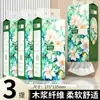 Gato Azul Colgante Papel Higiénico 3 Paquetes Caja Completa Servilletas de Papel para el Hogar Paquete Grande Papel Higiénico Toallas de Mano Servilletas Entrega de Papel Higiénico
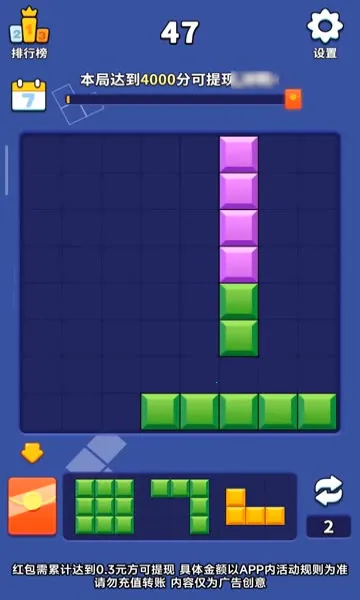 �Ұ���һ�㰲׿���ֻ���v1.0.2.2024.0105.1608 �ٷ������ͼ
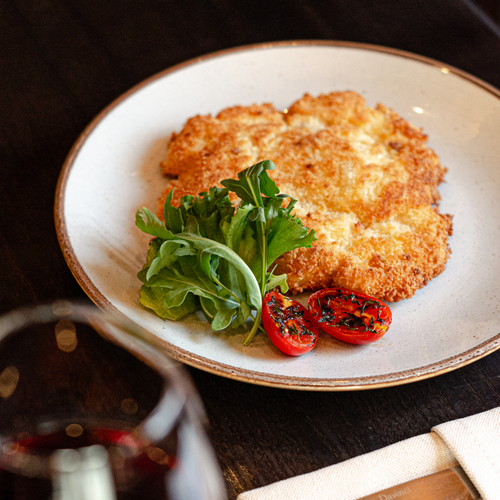 Отбивная из курицы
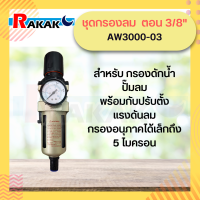 ชุดกรองลม  ตอน 3/8" AW3000-03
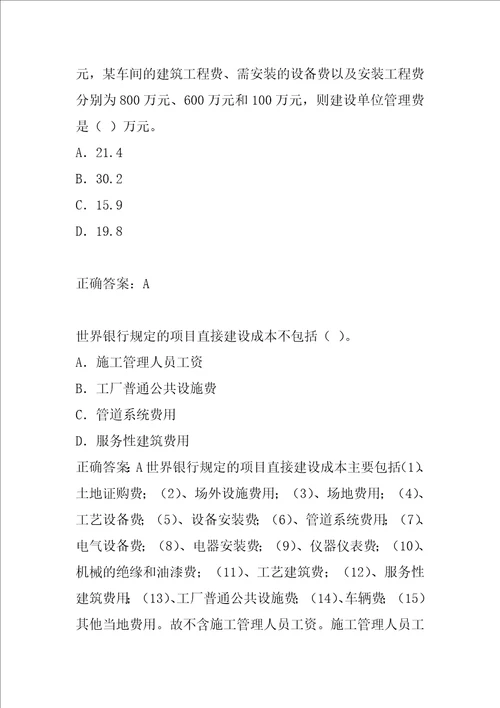 2022造价工程师历年真题和解答9章
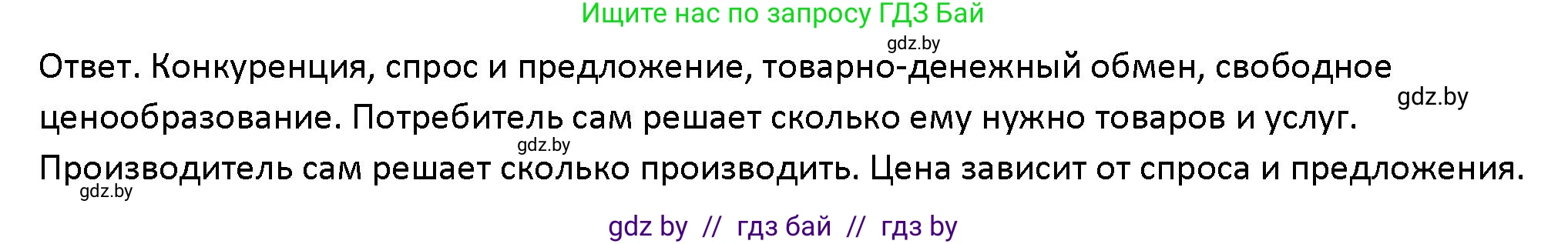 Обществоведение, 10 класс Учебник, авторы: Данилов Александр Николаевич, Полейко Елена Александровна, Кушнер Надежда Васильевна, Бернат Ирина Петровна, Безнюк Д К, Белов А А, Гречнева Е Ф, Кобяк О В, Мармашова С П, Можейко М А, Старовойтова Л В, Черченко Н В, издательство Адукацыя i выхаванне, Минск, 2020, страница 139, номер 1, Решение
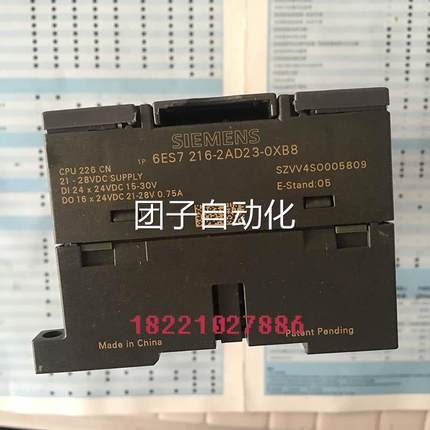SIEMENS西门子6ES7 216-2AD23-0XB8模块现货包邮询价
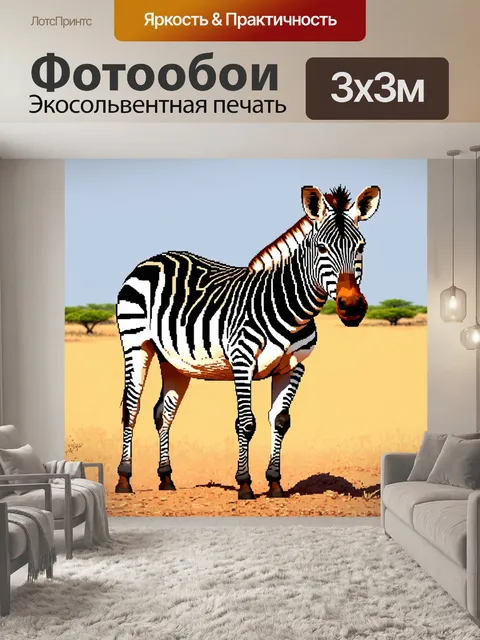 Фотообои животные в стиле мозаика, экзотическая зебра с оригинальными мозаичными пятнами, на фоне саванны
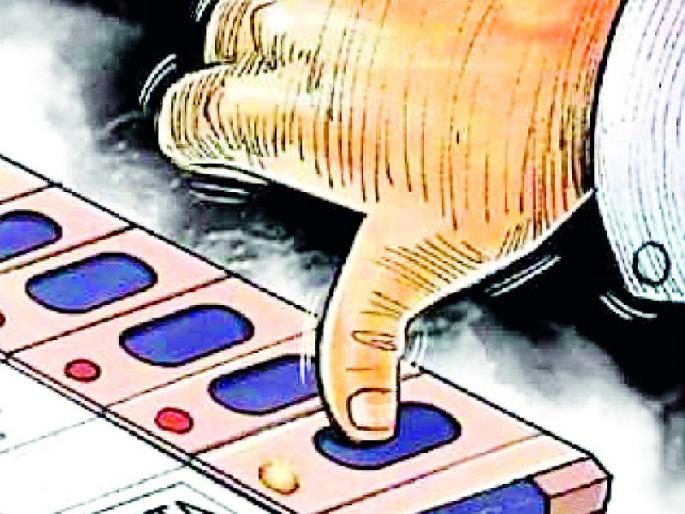 Thousands and thousands of voters rejected all the candidates | साडेसहा हजारावर मतदारांनी सर्वच उमेदवारांना नाकारले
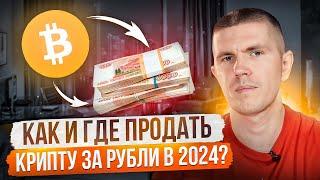 Как и где продать крипту за рубли в 2024? | ТИНЬКОФФ | CБЕР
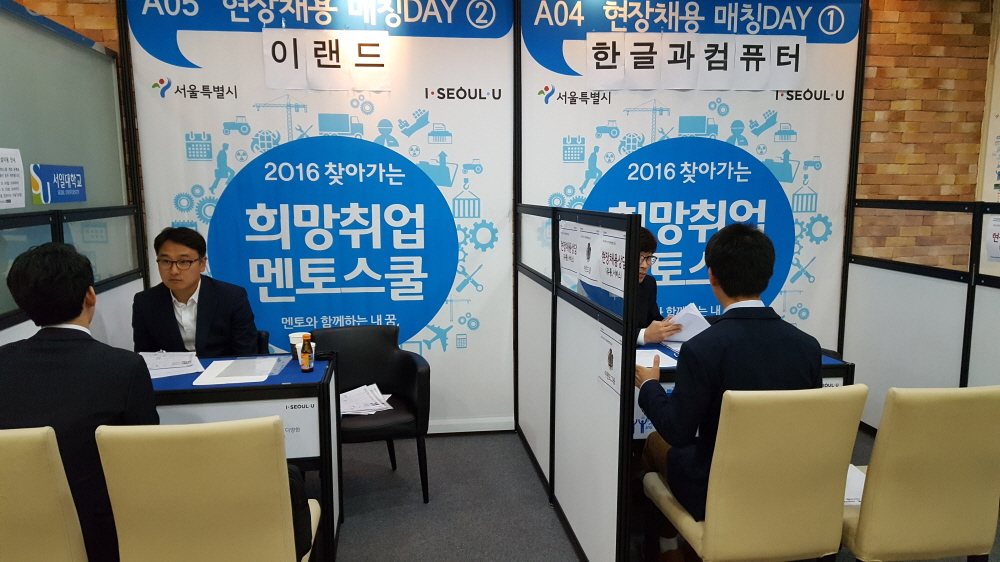 서일대학교, ‘서울시 희망취업멘토스쿨-기업과 학생의 만남’개최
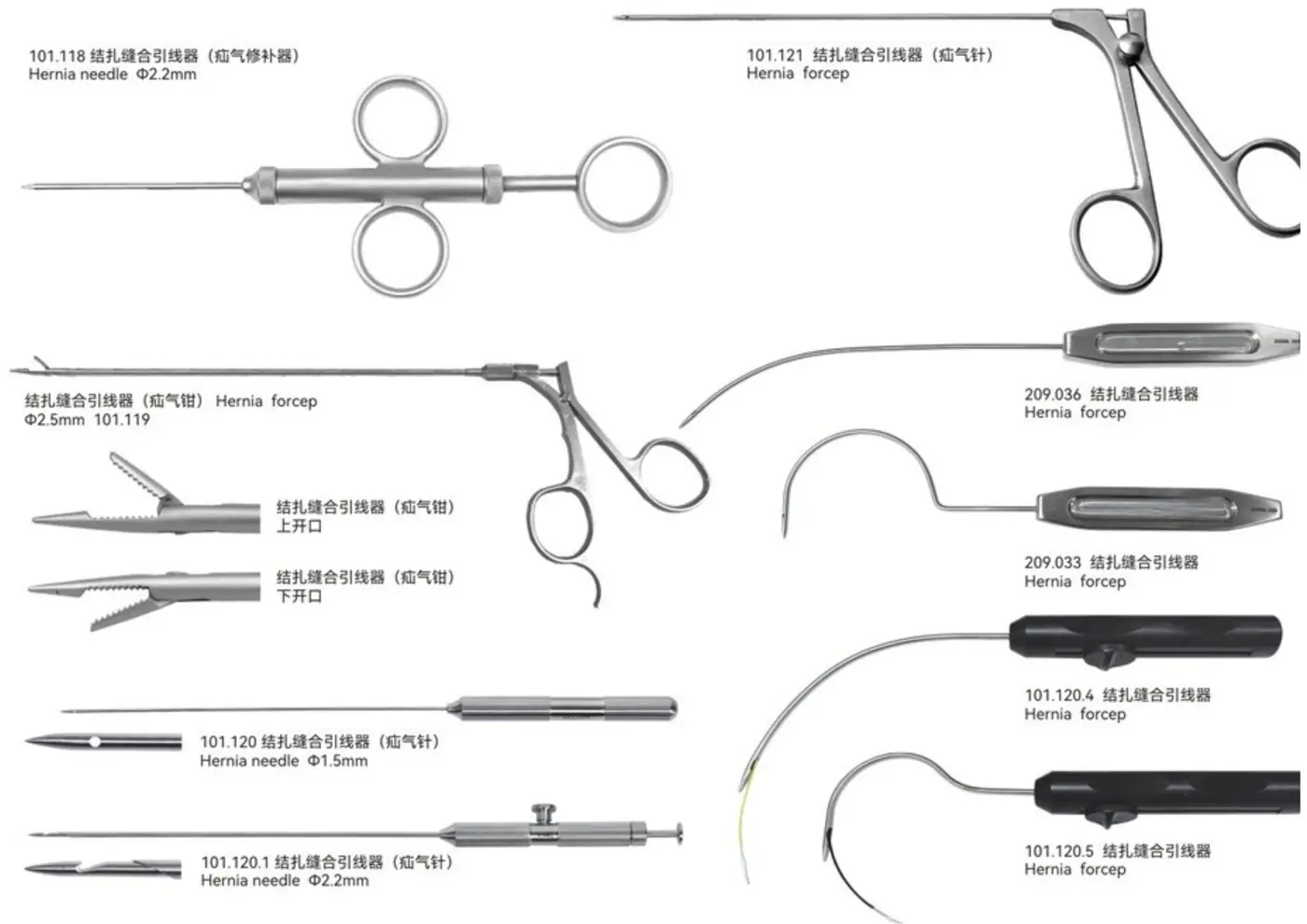Bile Duct Forceps - youshi - 2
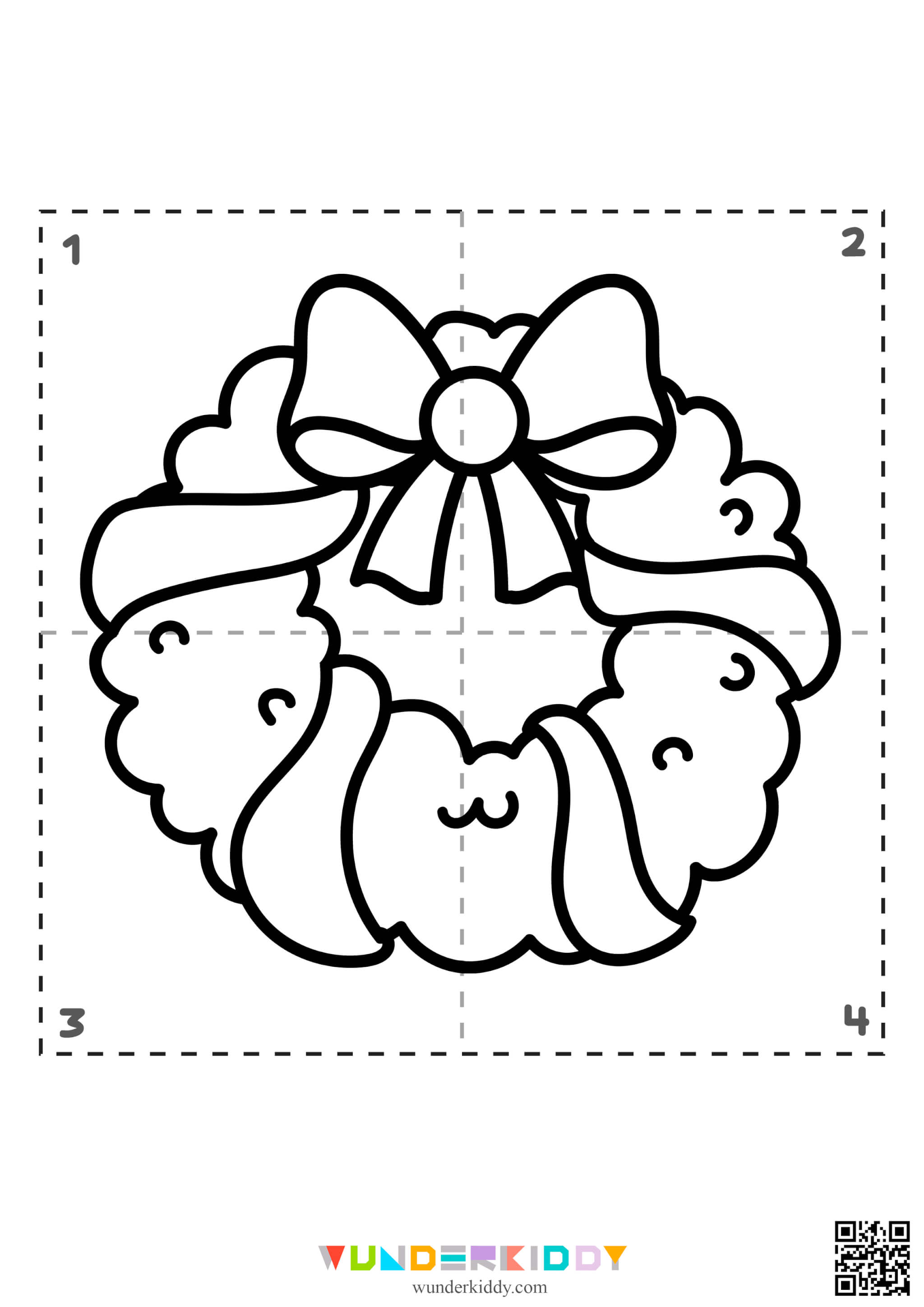 Coloring pages «New Year's Puzzle»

------

**Directions:** Write out every entry above again, without the pictures, substituting "citizens" for "voters" and changing nothing else.

**Result of the exercise:**
 Gato Azul Colgante Papel Higiénico 3 Paquetes Caja Completa Servilletas de Papel para el Hogar Paquete Grande Papel Higiénico Toallas de Mano Servilletas Entrega de Papel Higiénico
 �Ұ���һ�㰲׿���ֻ���v1.0.2.2024.0105.1608 �ٷ������ͼ
 Отбивная из курицы
 ชุดกรองลม  ตอน 3/8" AW3000-03
 2022造价工程师历年真题和解答9章
 Обществоведение, 10 класс Учебник, авторы: Данилов Александр Николаевич, Полейко Елена Александровна, Кушнер Надежда Васильевна, Бернат Ирина Петровна, Безнюк Д К, Белов А А, Гречнева Е Ф, Кобяк О В, Мармашова С П, Можейко М А, Старовойтова Л В, Черченко Н В, издательство Адукацыя i выхаванне, Минск, 2020, страница 139, номер 1, Решение
SIEMENS西门子6ES7 216-2AD23-0XB8模块现货包邮询价
 Фотообои животные в стиле мозаика, экзотическая зебра с оригинальными мозаичными пятнами, на фоне саванны
 Thousands and thousands of citizens rejected all the candidates | साडेसहा हजारावर मतदारांनी सर्वच उमेदवारांना नाकारले
 Как и где продать крипту за рубли в 2024? | ТИНЬКОФФ | CБЕР
 서일대학교, ‘서울시 희망취업멘토스쿨-기업과 학생의 만남’개최
Bile Duct Forceps - youshi - 2
 Coloring pages «New Year's Puzzle»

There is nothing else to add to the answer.